GIVEN PASSAGE:

## start

Funnelback 15.16.0 release notes

Released: 7 August 2018

Supported until: 7 August 2019 (Short Term Support Version)

15.16.0 - New features

  • Funnelback licenses are now assigned per-collection rather than per-server, allowing multiple licenses to be used on a single server.

  • Long running tasks such as collection updates and search analytics processing are now submitted to a task-queue which can be customized to delay new tasks when the Funnelback server is under heavy load.

  • Introduced support for searching Slack messages via the new Slackpush collection type.

  • Introduced dedicated collection types for Facebook, Flickr, Twitter and Youtube, removing the need to create custom collections for these types.

  • Bulk CSV import/export of best bets, allowing for offline editing in a spreadsheet.

15.16.0 - Selected improvements and bug fixes

  • Added management screens for crawler site profiles.

  • Added metadata selection dropdown options within faceted navigation configuration.

  • Added facet selection dropdown options within curator configuration.

  • Introduced 'listMetadata' in the search result data model, which provides pre-separated values for each metadata class based on the defined separator characters.

  • Added ability to access requestHeaders via the searchQuestion data model.

  • Improved performance of push API when using the multi-part endpoints.

  • Introduced daemon.max_heap_size, jetty.max_heap_size and jetty.max_metaspace_size global cfg options to persist memory adjustments between upgrades.

  • URL facets have been improved so that it works better in cases where the URL contained non indexable characters, the URL path contain repeated path names e.g. /foo/foo/foo as well as some fixes to case sensitivity.

  • Introduced crawler.send-http-basic-credentials-without-challenge setting (on by default) to match old crawler behavior of sending http basic credentials without an initial 401 challenge.

  • Jetty has been upgraded to 9.4.11.v20180605 and the multi-part parser has been changed to a RFC7578 compliant parser which is stricter than the previous multipart parser. The multi-part parser is faster which is especially useful for the push API.

  • Jetty now uses the conscrypt SSL library which results in jetty using more secure and faster SSL ciphers. Java clients to Funnelbacks APIs should switch to using conscrypt to take advantage of the faster encryption, otherwise your client will likely be slower than it was. The push API client which uses funnelback-api-client-core.jar can be upgraded to use conscrypt by getting a copy of $SEARCH_HOME/lib/java/all/funnelback-api-client-core.jar.

  • Multiple changes have been made to the Push API to improve its performance.

  • Improved support for binary file filtering (Apache Tika upgraded to 1.18).

  • Upgraded embedded version of Java runtime, which now includes the Java Cryptography Extension. Previous versions required manual installation in some SAML use cases.

  • Analytics updates now supports multiple collections updating at the same time.

  • Analytics update pre_reporting_command and post_reporting_command is now run with the collection reporting lock held, which means while they are running another analytics job will not be able to run.

## end

PROVIDED MATERIAL:
## start

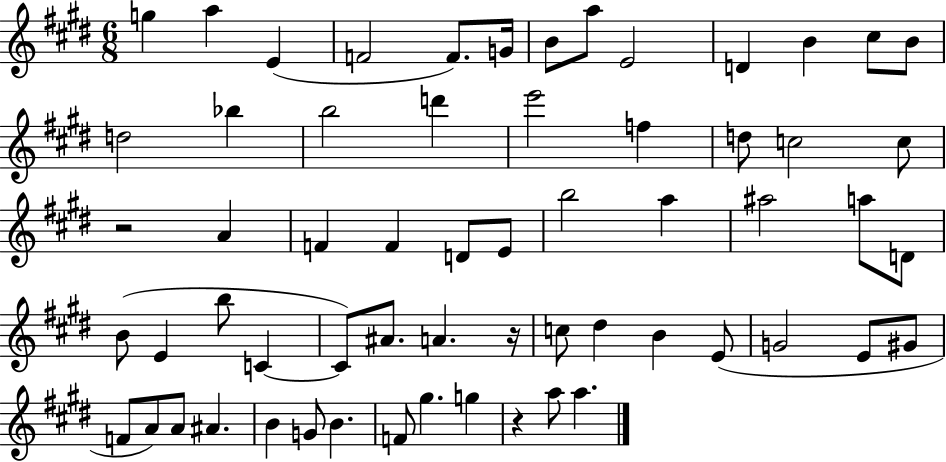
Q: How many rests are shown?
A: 3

## end

STATED GOAL: Write the next part of the Funnelback 15.16.0 release notes, picking up right after the last entry shown. None of the material is needed here.

OUTPUT OF THE EXERCISE:
  • Fixed reading of server.cpu_count global.cfg option, as some places were using the key cpu_count which would result in the default value of auto being used.

  • Removed complexity check which prevented contextual navigation running in some cases.

  • Added ability to re-apply gscopes on local collections.

15.16.0 - Configuration Upgrade Steps

The following changes will be automatically performed on all configurations during the upgrade process. Configurations migrated from older versions after the upgrade will need to have update-configs.pl manually run to apply these changes.

  • Users with access to the old cp.license.key permissions will be granted the new sec.license.view-usage, sec.license.can-edit-other-users-licenses, sec.license.install and sec.license.delete permissions.

  • Users with access to the relevant files in the file manager are now granted the following new permissions sec.spelling, sec.url-kill-list, sec.reporting-exclusion, sec.server-alias, sec.site-profile.

15.16.0 - Upgrade Issues

  • Search request IP addresses are now pseudonymized by default - See ui.modern.pseudonymise_client_ips to disable this if needed.

  • As Funnelback now supports multiple licenses per installation some APIs are no longer possible and have been removed.

    • GET /admin-api/license/v1/usage API has been removed and replaced with GET /admin-api/license/v2/document-usage-per-license, which returns usage for all licenses the user has permission to use as well as all licenses that are used in collections the user has access to. This new API, like the old, respects sec.license.view-usage.

    • GET /admin-api/license/v1/details API has been removed and replaced with GET /admin-api/manage-licenses/v1/licenses, which returns all details for all licenses the user has permission to use.

  • The default timeout for contextual navigation has been reduced from 5 seconds to 1 second. Collections relying on the old default may need to set the timeout value.

  • Added support for Facebook Graph API version 3.1 by upgrading the RestFB library from version 1.42.0 to 2.8.0

15.16.0 - Errata

  • Facebook APIs are currently undergoing major reviews and changes which are affecting the ability of newly created Facebook application IDs to access the posts and events commonly presented in search results by Funnelback. Further updates or guidance will be issued to address these issues when Facebook makes it possible for Funnelback to do so.

Patches

Type Release version Description

3 Bug fixes

Upgrades log4j2 to version 2.16 to fix the security vulnerability where log4j2 JNDI features do not protect against attacker-controlled LDAP and other JNDI related endpoints.

3 Bug fixes

Removes the screens for file-manager rule editing which could create security issues

3 Bug fixes

Fixes an issue where support packages could contain unintended files

3 Bug fixes

Fixes an issue where the running Funnelback jetty web server could retain permissions via supplemental groups after startup

3 Bug fixes

Limits an administration CGI script to redirect only within the Funnelback administration interface as intended

3 Bug fixes

Removes the unused administration debug.cgi script which reflected input parameters without proper escaping

3 Bug fixes

Improve the performance of the Accessibility Auditor interface by requesting less data.

3 Bug fixes

Fixes an issue where some of the text on the Accessibility Auditor dashboard was showing out of date information.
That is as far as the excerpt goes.